● **Provided data**
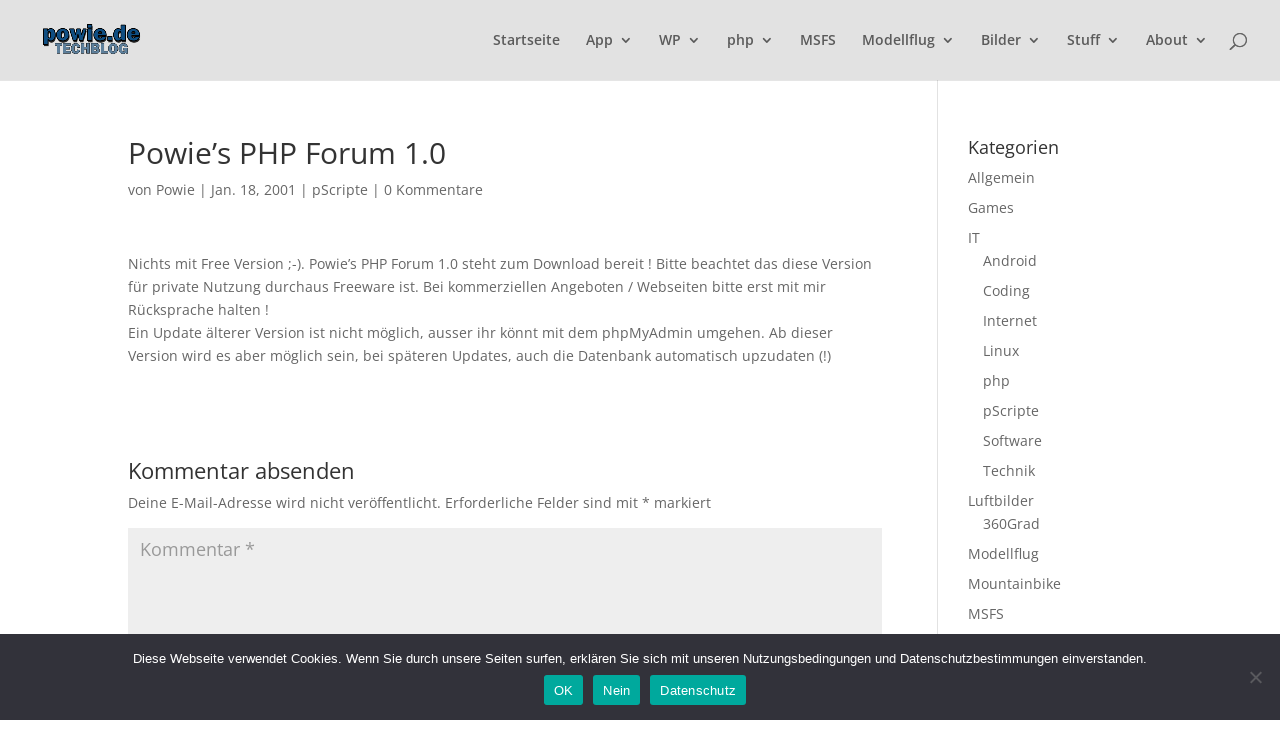

--- FILE ---
content_type: text/html; charset=utf-8
request_url: https://www.google.com/recaptcha/api2/aframe
body_size: -88
content:
<!DOCTYPE HTML><html><head><meta http-equiv="content-type" content="text/html; charset=UTF-8"></head><body><script nonce="Ov1gHL9e6ZrQmGLooUYsaA">/** Anti-fraud and anti-abuse applications only. See google.com/recaptcha */ try{var clients={'sodar':'https://pagead2.googlesyndication.com/pagead/sodar?'};window.addEventListener("message",function(a){try{if(a.source===window.parent){var b=JSON.parse(a.data);var c=clients[b['id']];if(c){var d=document.createElement('img');d.src=c+b['params']+'&rc='+(localStorage.getItem("rc::a")?sessionStorage.getItem("rc::b"):"");window.document.body.appendChild(d);sessionStorage.setItem("rc::e",parseInt(sessionStorage.getItem("rc::e")||0)+1);localStorage.setItem("rc::h",'1764396133313');}}}catch(b){}});window.parent.postMessage("_grecaptcha_ready", "*");}catch(b){}</script></body></html>

--- FILE ---
content_type: text/css
request_url: https://powie.de/wp-content/plugins/plinks/plinks.css?ver=1.0.2
body_size: -41
content:
/* pLinks List View CSS */

.plinks {
		clear:both;
}

--- FILE ---
content_type: application/javascript
request_url: https://powie.de/wp-content/plugins/powies-whois-pro/pwhois.js?ver=6.8.3
body_size: 271
content:
function WhoisCheck(){
	if ( jQuery("#domain").val().length < 2 ) {
		alert(pWhoisAjax.enter_domain);
		return false;
	}
	try {
		var response = grecaptcha.getResponse();
		if(response.length == 0) {
			alert(pWhoisAjax.enter_captcha);
			return false;
		}
	}
	catch(err) {
		//recaptcha isn't used
	}
	return true;
}

jQuery(document).ready(function(){
    jQuery("#whoissubmit").click(function(e){
        e.preventDefault();
        if ( WhoisCheck() ) {
        	whoispost();
        }
    });
});

function whoispost() {
	jQuery('#whoissubmit').attr("disabled", true);
	jQuery("#pwhois_result").html('');
	jQuery("#pwhois_work").slideToggle(500);
	jQuery.post(pWhoisAjax.ajaxurl, jQuery("#whois").serialize(), function(data) {
		if (data.success) {
			jQuery("#pwhois_result").html(data.msg);
			jQuery("#pwhois_work").slideToggle(500);
			jQuery('#whoissubmit').attr("disabled", false);
			//if (window.grecaptcha) 
			grecaptcha.reset();
		}
	});
}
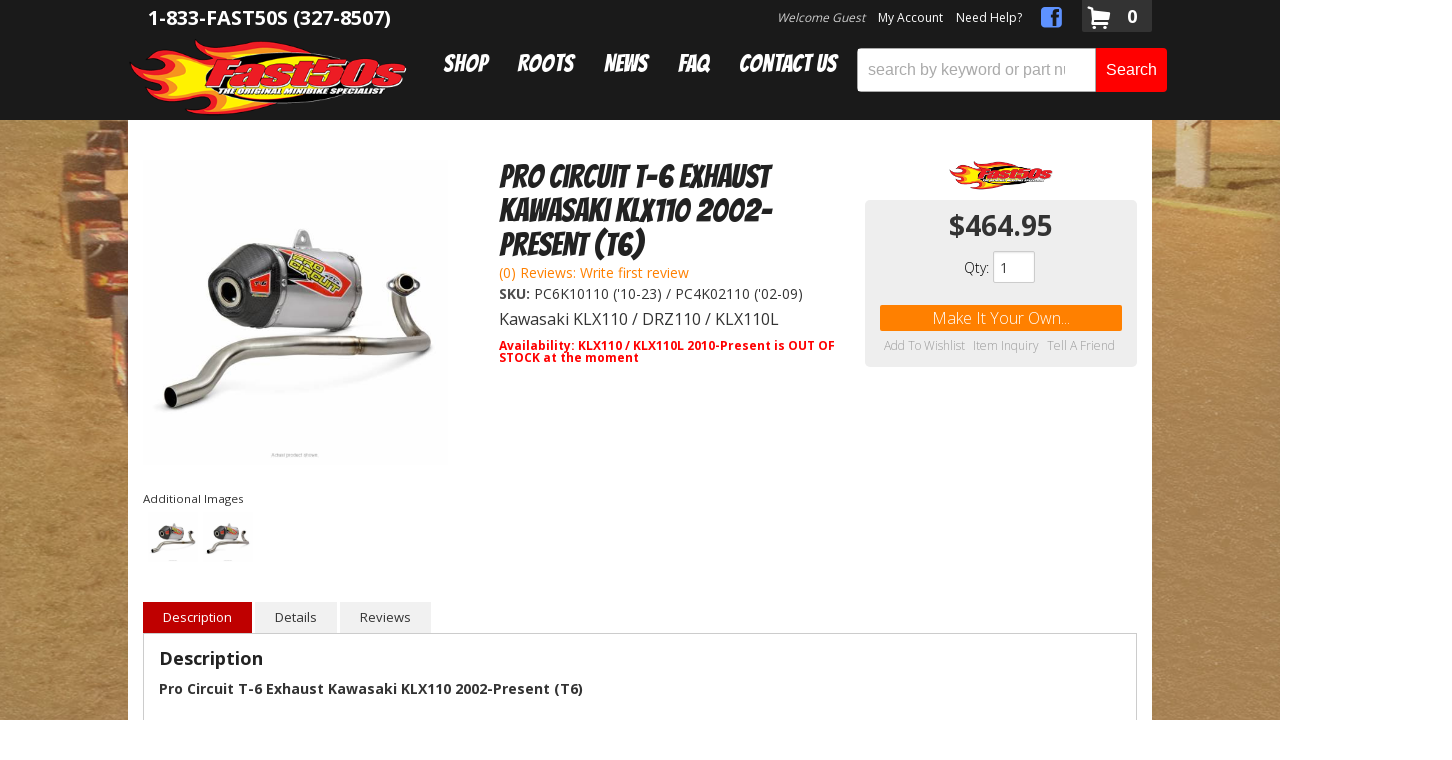

--- FILE ---
content_type: text/css;charset=UTF-8
request_url: https://www.fast50s.com/files/css/pl-styles.css?v=142458
body_size: 1188
content:
:root{--sui-primary:#ff0000;--history-link:#950000}[role="main"]{z-index:0!important}#pl-search-page-container{min-height:750px}#pl-search-bar-container .searchBarSuggestions_clearHistoryBtn__2-yrr{color:var(--history-link)}.Sui-ProductListItem-Container--availability_remarks,.Sui-ProductListItem-Container--stockid,.Sui-ProductListItem-Container--tag,.Sui-ProductListItem-Container--dealerid{display:none}input.searchBar_inputStyled__QFG03{border-radius:0!important}#pl-search-bar-container .searchBar_inputContainerStyled__ho869{border-radius:4px 0 0 4px}#pl-search-bar-container .Sui-SearchBar--search-button{border-radius:0 4px 4px 0}.searchBar_searchBarStyled__c-0Nd .Sui-ProductListItem--image{-webkit-box-align:start!important;-ms-flex-align:start!important;align-items:flex-start!important}.SuiButton.primary{background-color:var(--sui-primary)!important}.Sui-SearchBar--search-input{margin-bottom:0}h3.searchBarSuggestions_styledListTitle__ggOun{display:none}.searchBarSuggestions_suggestionContainer__nVdxm{box-shadow:0 1px 9px 0 rgb(0 0 0 / .49);-webkit-box-shadow:0 1px 9px 0 rgb(0 0 0 / .49);-moz-box-shadow:0 1px 9px 0 rgb(0 0 0 / .49);max-height:500px;padding-top:15px}#pl-search-bar-container .productListItem_imageContainer__pC5-y{width:80px!important}#pl-search-bar-container .productListItem_styledSearchResultItem__FJ78x .bold{font-size:14px!important}#pl-fitment-wrapper{background:transparent!important}.pl-fitment-text strong{font-family:Raleway,sans-serif;font-size:22px}.Sui-FitmentSelector--select{min-height:40px;border-radius:0}.fitmentSelector_root__GJJRN{-webkit-box-orient:vertical!important;-webkit-box-direction:normal!important;-ms-flex-direction:column!important;flex-direction:column!important;gap:5px}.Sui-Alert--root.searchPage-module_fitmentVerifier__ydWXZ{display:-webkit-box!important;display:-ms-flexbox!important;display:flex!important;background:var(--sui-primary);border:none!important;font-size:16px}.Sui-Alert--root.searchPage-module_fitmentVerifier__ydWXZ b{font-size:16px}.listControls_iconContainer__4dp5S .listControls_icon__cad2b{width:1.6em;height:1.6em}.listControls_icon__cad2b.listControls_selected__qovAf{color:var(--sui-primary)!important}#pl-search-page-container .productListItem_vertical__fwshM{justify-items:center;text-align:center;padding:1rem}#pl-search-page-container .list_listContainer__7Ju9y:not(.list_listHorizontal__GkAYC){grid-template-columns:repeat(auto-fill,minmax(230px,1fr))}.productListItem_vertical__fwshM .productListItem_productImg__oSpQU{margin-bottom:0}.productListItem_text__-frZo{font-size:1.4rem!important}.Sui-ProductListItem-Container--price .productListItem_text__-frZo{font-size:2rem!important;font-weight:700}.productListItem_root__tdvmV .productListItem_badge__7AOrD{font-weight:600}.Sui-ProductListItem-Container--sale{margin-bottom:2px}.Sui-ProductListItem--sale.red.bold{font-size:2rem!important;color:red;font-weight:700}.Sui-ProductListItem-Container--price .productListItem_text__-frZo.old-price{text-decoration:line-through;color:#aaa;font-size:1.31rem!important;font-weight:600}#pl-search-page-container .Sui-ProductListItem-Container--title{text-align:center;color:#000;margin-top:10px}.pagination_root__LKMwa{border:solid 1px #222}.paginationWithRangeInfo_root__ZK4-i{margin-bottom:10px}.pagination_angleIconRight__iFIa2,.pagination_angleIcon__ahTDd,.pagination_pageLink__F6kE4{font-size:1.8rem!important}@media only screen and (max-width:768px){#pl-search-bar-container{padding:2px 20px;margin-top:20px}.paginationWithRangeInfo_root__ZK4-i{gap:10px}}@media only screen and (min-width:940px){#megaDrop{width:280px}}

● **Work instruction**
All lines in the listing above from the line containing "request_url: https://www.google.com/recaptcha/api2/aframe" to the line containing "content_type: application/javascript", inclusive, should be retyped exactly; no other lines should appear.

● **Task output**
request_url: https://www.google.com/recaptcha/api2/aframe
body_size: -88
content:
<!DOCTYPE HTML><html><head><meta http-equiv="content-type" content="text/html; charset=UTF-8"></head><body><script nonce="Ov1gHL9e6ZrQmGLooUYsaA">/** Anti-fraud and anti-abuse applications only. See google.com/recaptcha */ try{var clients={'sodar':'https://pagead2.googlesyndication.com/pagead/sodar?'};window.addEventListener("message",function(a){try{if(a.source===window.parent){var b=JSON.parse(a.data);var c=clients[b['id']];if(c){var d=document.createElement('img');d.src=c+b['params']+'&rc='+(localStorage.getItem("rc::a")?sessionStorage.getItem("rc::b"):"");window.document.body.appendChild(d);sessionStorage.setItem("rc::e",parseInt(sessionStorage.getItem("rc::e")||0)+1);localStorage.setItem("rc::h",'1764396133313');}}}catch(b){}});window.parent.postMessage("_grecaptcha_ready", "*");}catch(b){}</script></body></html>

--- FILE ---
content_type: text/css
request_url: https://powie.de/wp-content/plugins/plinks/plinks.css?ver=1.0.2
body_size: -41
content:
/* pLinks List View CSS */

.plinks {
		clear:both;
}

--- FILE ---
content_type: application/javascript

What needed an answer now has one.